Firstly, before you cast don't let too much line hang out from the tip of the rod.  The right length will vary according to the rig, rod length and casting style you use, but as a basic guide try for around one quarter of the rod length.  Limiting this length will allow the momentum of your cast to kick in sooner meaning you will get more distance out of the effort you are putting into the cast.

Secondly, try to use the action of the rod to assist your cast.  If you are casting correctly, as you go through the motion of the cast you will feel the rod begin to tense under the load being put on it.  That pent up energy will then transfer through the line into your sinker when the motion of the cast suddenly stops and you take your finger off the line and let the weight head to the horizon.  If you find you can't feel that tension eat a few more Weetbix before you head out and try putting some more energy into your cast.  It may be that you are performing more of a lob than a cast and not loading the rod up as much as you should.
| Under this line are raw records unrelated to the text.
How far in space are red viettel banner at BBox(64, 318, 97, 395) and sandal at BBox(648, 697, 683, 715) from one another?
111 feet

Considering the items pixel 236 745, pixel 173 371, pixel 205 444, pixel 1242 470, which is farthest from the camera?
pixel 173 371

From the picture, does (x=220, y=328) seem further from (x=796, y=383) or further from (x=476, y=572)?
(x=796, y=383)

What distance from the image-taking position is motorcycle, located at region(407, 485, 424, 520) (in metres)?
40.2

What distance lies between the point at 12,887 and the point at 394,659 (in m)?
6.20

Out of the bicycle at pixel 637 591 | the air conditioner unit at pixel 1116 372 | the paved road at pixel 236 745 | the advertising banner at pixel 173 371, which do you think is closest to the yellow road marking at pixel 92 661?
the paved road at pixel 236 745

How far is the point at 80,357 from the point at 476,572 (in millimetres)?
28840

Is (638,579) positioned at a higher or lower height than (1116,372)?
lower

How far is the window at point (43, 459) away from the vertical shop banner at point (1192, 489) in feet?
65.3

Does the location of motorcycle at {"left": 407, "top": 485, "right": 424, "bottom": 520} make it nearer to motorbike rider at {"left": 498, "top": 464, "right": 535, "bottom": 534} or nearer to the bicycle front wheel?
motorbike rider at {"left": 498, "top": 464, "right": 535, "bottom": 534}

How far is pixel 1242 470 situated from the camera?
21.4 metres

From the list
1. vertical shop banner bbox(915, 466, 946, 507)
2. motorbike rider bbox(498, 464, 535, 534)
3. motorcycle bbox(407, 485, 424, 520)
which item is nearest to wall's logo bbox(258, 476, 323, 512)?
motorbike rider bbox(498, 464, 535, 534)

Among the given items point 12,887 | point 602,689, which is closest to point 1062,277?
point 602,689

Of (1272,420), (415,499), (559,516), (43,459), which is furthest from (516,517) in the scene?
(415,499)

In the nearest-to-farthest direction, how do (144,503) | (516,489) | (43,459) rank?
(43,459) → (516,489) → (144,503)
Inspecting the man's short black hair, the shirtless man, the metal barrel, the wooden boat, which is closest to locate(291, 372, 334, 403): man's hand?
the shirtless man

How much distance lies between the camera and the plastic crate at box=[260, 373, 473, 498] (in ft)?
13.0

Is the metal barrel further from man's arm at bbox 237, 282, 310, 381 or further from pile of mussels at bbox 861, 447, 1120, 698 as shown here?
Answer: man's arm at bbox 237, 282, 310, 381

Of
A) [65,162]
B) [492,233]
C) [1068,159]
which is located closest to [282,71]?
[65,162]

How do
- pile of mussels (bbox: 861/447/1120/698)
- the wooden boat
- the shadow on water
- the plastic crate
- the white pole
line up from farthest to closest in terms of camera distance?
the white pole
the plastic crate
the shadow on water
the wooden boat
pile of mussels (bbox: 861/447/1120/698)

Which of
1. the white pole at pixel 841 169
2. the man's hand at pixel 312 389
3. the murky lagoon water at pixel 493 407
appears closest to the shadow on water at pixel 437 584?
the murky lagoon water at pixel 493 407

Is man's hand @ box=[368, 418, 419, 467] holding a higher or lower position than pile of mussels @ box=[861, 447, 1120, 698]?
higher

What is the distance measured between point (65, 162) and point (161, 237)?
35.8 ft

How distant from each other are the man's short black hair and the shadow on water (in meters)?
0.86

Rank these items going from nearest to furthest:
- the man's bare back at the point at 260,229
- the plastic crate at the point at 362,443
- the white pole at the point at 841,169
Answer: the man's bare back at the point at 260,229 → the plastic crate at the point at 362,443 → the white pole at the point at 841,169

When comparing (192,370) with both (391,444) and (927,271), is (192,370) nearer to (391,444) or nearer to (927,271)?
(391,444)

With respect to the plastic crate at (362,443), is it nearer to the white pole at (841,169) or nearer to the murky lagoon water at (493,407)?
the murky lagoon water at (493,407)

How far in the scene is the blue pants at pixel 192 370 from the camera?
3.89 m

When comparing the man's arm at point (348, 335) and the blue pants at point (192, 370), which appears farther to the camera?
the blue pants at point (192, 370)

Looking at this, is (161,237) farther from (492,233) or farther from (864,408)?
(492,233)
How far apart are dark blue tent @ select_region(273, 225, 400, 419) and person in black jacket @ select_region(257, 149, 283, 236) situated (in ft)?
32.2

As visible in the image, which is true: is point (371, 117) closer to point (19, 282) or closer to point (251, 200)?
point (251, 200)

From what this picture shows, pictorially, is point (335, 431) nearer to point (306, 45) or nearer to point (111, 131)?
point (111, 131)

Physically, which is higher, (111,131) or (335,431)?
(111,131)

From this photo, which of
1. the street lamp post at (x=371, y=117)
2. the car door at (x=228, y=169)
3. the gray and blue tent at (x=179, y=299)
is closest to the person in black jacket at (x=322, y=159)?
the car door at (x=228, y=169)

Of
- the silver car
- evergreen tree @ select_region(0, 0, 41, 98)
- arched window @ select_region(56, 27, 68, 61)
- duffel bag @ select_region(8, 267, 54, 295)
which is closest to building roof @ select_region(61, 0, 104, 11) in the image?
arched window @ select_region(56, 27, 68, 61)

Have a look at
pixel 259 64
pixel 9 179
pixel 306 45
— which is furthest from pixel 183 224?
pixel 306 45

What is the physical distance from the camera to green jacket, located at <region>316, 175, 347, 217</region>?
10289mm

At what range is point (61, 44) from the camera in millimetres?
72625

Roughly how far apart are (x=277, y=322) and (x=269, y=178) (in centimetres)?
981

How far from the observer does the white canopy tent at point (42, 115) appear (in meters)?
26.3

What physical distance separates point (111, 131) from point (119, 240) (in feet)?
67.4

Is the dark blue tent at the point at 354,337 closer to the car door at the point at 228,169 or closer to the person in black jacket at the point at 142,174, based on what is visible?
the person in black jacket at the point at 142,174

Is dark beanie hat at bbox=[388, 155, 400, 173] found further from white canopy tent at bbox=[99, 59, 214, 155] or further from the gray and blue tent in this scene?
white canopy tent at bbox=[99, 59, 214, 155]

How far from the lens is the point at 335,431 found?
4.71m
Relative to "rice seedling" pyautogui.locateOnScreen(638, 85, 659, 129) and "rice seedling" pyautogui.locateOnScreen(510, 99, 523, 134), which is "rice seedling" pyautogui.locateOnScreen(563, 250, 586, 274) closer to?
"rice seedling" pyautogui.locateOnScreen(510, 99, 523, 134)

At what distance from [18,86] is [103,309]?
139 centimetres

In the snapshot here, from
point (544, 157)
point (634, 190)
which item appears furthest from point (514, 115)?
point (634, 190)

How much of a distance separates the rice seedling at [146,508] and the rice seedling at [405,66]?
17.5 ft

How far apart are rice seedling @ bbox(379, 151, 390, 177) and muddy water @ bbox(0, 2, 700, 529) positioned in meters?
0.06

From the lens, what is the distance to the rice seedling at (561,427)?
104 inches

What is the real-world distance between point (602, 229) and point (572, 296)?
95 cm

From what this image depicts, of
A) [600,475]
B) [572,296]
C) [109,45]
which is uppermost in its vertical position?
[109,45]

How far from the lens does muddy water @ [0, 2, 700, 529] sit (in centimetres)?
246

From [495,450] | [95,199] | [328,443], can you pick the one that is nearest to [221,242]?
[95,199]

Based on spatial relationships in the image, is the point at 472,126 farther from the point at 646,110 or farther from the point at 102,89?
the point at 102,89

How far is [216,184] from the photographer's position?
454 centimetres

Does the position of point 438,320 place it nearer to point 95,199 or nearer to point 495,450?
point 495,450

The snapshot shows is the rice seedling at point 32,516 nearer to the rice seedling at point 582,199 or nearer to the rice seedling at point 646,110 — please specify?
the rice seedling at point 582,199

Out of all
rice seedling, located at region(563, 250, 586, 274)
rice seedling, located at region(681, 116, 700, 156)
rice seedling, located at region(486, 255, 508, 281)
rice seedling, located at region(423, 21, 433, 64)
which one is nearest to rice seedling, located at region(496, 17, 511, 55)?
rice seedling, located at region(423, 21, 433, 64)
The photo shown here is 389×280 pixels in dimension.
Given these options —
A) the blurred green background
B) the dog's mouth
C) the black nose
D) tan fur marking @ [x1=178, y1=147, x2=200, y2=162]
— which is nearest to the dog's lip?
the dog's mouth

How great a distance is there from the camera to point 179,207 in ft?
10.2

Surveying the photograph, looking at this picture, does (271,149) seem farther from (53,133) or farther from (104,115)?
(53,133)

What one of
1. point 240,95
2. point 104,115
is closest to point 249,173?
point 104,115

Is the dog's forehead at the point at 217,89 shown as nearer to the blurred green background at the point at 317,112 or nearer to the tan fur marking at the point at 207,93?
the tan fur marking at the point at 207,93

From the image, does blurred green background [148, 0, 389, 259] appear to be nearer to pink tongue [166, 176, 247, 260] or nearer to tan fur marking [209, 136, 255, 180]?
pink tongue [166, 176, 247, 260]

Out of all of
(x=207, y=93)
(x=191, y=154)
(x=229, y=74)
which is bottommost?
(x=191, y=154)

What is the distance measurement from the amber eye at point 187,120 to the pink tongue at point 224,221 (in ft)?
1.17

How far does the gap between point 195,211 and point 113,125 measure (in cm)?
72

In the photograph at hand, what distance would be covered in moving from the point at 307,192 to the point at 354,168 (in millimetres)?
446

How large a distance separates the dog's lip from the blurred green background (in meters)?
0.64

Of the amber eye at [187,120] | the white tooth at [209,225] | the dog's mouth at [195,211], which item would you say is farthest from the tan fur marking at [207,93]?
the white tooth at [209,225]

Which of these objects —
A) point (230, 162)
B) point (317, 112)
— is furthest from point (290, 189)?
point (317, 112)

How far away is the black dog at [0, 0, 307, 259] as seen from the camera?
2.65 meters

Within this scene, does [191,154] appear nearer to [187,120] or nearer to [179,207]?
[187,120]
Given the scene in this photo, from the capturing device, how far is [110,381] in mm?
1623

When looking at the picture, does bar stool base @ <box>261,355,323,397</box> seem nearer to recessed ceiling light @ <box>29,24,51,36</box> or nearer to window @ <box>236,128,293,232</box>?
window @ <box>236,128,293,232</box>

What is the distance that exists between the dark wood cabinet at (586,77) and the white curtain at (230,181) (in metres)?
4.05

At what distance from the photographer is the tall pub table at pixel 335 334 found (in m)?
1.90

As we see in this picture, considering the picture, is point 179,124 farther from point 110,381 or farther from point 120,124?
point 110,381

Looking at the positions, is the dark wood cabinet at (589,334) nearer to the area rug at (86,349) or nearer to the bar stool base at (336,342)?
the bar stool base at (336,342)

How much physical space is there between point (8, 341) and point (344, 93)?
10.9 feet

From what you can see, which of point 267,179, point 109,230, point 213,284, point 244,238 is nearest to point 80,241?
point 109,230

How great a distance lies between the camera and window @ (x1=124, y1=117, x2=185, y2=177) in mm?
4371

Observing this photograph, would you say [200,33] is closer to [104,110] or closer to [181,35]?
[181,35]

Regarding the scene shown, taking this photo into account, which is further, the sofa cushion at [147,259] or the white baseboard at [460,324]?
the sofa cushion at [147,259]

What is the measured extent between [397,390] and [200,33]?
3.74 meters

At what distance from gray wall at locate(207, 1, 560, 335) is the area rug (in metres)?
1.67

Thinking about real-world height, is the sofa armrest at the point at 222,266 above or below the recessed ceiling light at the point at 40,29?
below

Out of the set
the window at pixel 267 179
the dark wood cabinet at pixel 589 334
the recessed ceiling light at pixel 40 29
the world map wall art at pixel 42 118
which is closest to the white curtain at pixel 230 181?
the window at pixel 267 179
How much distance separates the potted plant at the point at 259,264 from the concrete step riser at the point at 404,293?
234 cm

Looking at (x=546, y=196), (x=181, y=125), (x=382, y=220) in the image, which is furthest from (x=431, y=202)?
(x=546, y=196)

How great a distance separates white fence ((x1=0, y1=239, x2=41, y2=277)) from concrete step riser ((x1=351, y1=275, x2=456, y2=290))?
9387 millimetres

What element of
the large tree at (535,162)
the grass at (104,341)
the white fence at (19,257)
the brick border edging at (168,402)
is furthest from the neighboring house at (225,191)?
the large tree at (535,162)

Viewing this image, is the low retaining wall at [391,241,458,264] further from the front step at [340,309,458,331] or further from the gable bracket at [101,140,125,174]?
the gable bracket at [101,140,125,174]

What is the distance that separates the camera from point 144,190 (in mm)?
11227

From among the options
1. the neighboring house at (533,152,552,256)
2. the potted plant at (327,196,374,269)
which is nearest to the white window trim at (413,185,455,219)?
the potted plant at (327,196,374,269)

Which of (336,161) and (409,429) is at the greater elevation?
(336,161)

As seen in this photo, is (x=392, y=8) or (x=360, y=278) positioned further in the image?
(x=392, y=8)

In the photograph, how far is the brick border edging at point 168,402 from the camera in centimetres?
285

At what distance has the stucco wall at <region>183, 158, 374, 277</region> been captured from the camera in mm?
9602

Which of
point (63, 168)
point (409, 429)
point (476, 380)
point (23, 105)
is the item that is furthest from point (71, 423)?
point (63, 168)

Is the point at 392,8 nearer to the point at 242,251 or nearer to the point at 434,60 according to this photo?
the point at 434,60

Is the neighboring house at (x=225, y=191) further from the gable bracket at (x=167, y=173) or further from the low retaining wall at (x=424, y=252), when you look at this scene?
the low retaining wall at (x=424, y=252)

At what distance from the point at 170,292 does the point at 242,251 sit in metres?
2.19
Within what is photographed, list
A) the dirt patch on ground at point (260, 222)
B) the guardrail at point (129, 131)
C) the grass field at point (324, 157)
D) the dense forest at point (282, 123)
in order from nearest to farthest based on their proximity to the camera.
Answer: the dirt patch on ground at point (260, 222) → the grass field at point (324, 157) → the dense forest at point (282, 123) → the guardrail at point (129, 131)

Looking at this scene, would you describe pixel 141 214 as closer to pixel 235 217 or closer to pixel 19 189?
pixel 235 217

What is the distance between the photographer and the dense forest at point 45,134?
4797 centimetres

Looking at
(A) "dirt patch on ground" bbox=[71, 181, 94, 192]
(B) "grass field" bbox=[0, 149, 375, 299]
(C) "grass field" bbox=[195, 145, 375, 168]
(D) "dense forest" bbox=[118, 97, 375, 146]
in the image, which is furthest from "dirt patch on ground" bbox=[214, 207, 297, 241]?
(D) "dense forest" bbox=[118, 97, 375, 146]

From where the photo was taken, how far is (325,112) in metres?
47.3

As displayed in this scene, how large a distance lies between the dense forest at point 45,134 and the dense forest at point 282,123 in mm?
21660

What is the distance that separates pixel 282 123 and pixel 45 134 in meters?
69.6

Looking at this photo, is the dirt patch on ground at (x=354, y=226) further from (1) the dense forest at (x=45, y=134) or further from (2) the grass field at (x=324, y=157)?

Thirdly, get the timing of your release right. Aim to stop your cast a little past vertical because it's at this point that the tension of your rod is at its greatest and releasing the line then will get a greater result.  If you release too early the sinker will go higher than it will further, if you release too late the sinker will go low and gravity will push it down quicker.

So these are a few factors that may offer a starting point for getting more distance out of your casts. Keep in mind that distance doesn't necessarily equal bigger and / or better fish - reading a beach correctly and placing your bait or lure in the right spot is one aspect that will have a large influence on this - but there are times when distance is needed and casting ability is one area that all land-based fishermen need in their arsenal.